If breath sensations are difficult (e.g., due to asthma or a cold), widen your scope of awareness to include an overall sense of the body or even external sounds, allowing uncomfortable feelings to unfold in a more spacious mind field.

38. Find Easiest Breath Sensation Point

When focusing on the breath, experiment to find where you feel its sensations most easily, whether in the abdomen, chest, or nostrils, to support your attention.

39. Use Physical Aids for Breath Sensation

If struggling to feel breath sensations, place a hand on your abdomen to feel its movement or a finger in front of your nostrils to feel the airflow, as these physical aids can enhance awareness.

40. Skepticism Towards Nutrition Research

Approach sensationalized nutrition headlines with skepticism, especially those based on epidemiological studies, which show association, not causation, and often lack control for other health factors.

41. Explore Your “Body Lineage”

Investigate your family’s history and attitudes towards bodies and eating to understand the generational influences that may contribute to your current body image struggles.

42. Stop Body Image Legacy for Kids

As a parent, work on healing your own body image issues to prevent passing down a legacy of body worries and shame to your children.

43. Focus on Internal Health Metrics

Prioritize objective health markers (e.g., blood tests, EKGs) over external appearance or clothing fit as indicators of well-being.

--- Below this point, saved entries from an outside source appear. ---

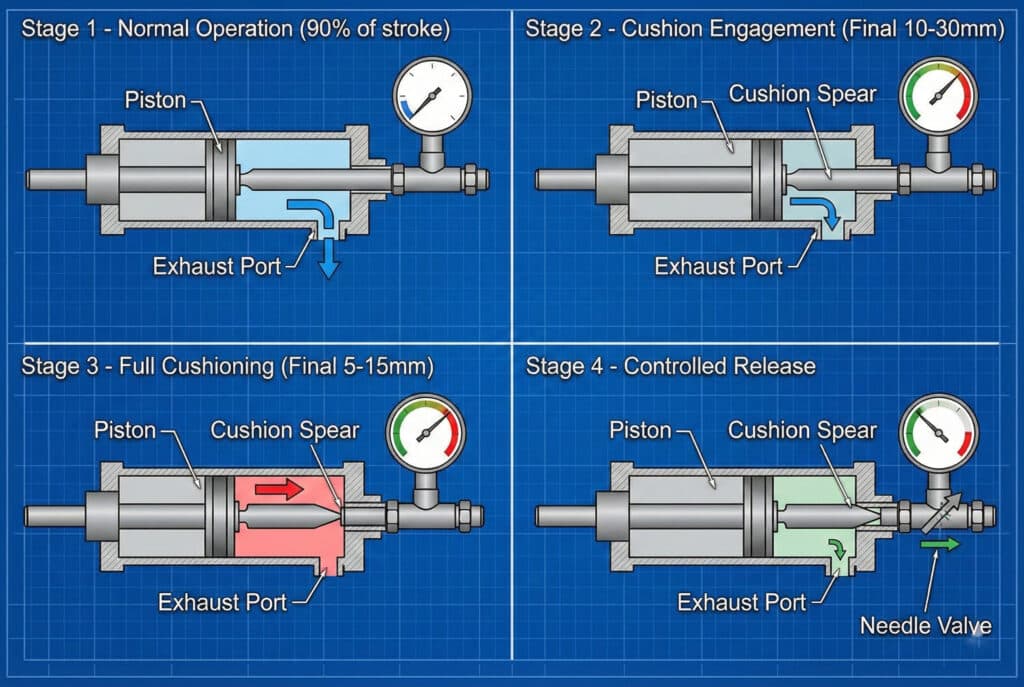 Stage 1 - Normal Operation (90% of stroke)

Piston

Exhaust Port

Stage 2 - Cushion Engagement (Final 10-30mm)

Piston

Cushion Spear

Exhaust Port

Stage 3 - Full Cushioning (Final 5-15mm)

Piston

Cushion Spear

Exhaust Port

Stage 4 - Controlled Release

Piston

Cushion Spear

Exhaust Port

Needle Valve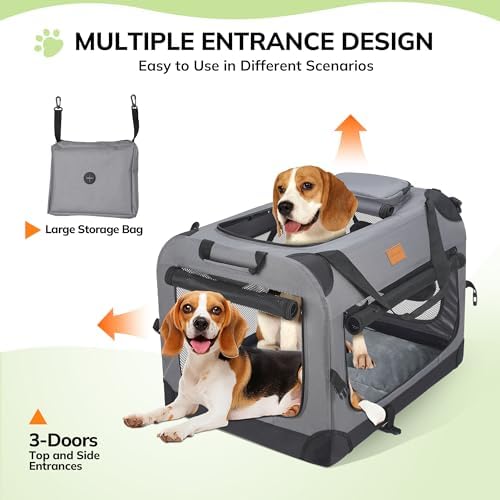 MULTIPLE ENTRANCE DESIGN
Easy to Use in Different Scenarios

Large Storage Bag

3-Doors
Top and Side Entrances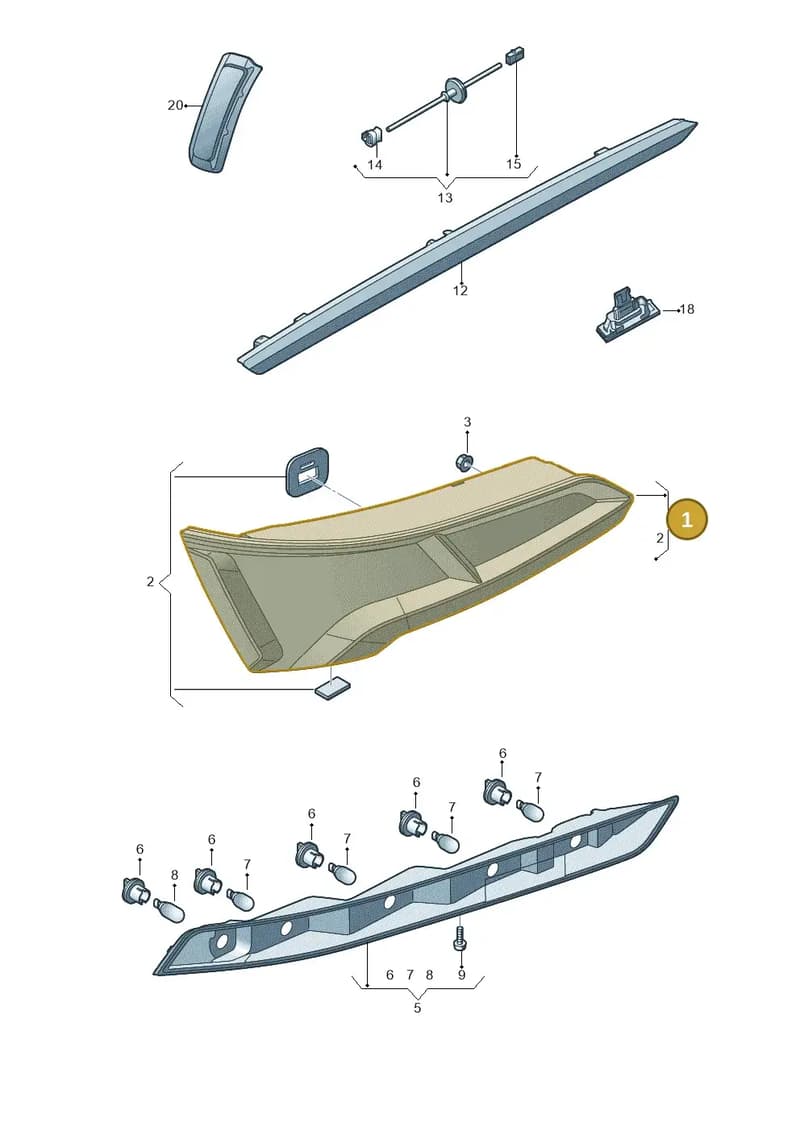 20
14
15
13
12
18
3
2
1
2
6
7
6
7
6
7
6
7
6
8
6
7
8
9
5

44. Review Past Health Episodes

Catch up on previous podcast episodes focusing on exercise, sleep, meditation, and diet to learn healthier ways to build habits with less shame and self-flagellation.

45. Join 21-Day Meditation Challenge

Sign up for a free 21-day meditation challenge, like the one offered in January, to get motivated, inspired, and establish a consistent meditation habit.

46. Practice Mindfulness During Grief

Engage in mindfulness practice even during periods of intense grief or sadness, as it can help you notice moments of neutrality or even happiness, opening up new perspectives.

47. Engage with Intuitive Eating Resources

To learn and implement Intuitive Eating, read the book, utilize the workbook, join the free online community, follow related social media, and consider working with a certified counselor if you have a history of shame or dieting.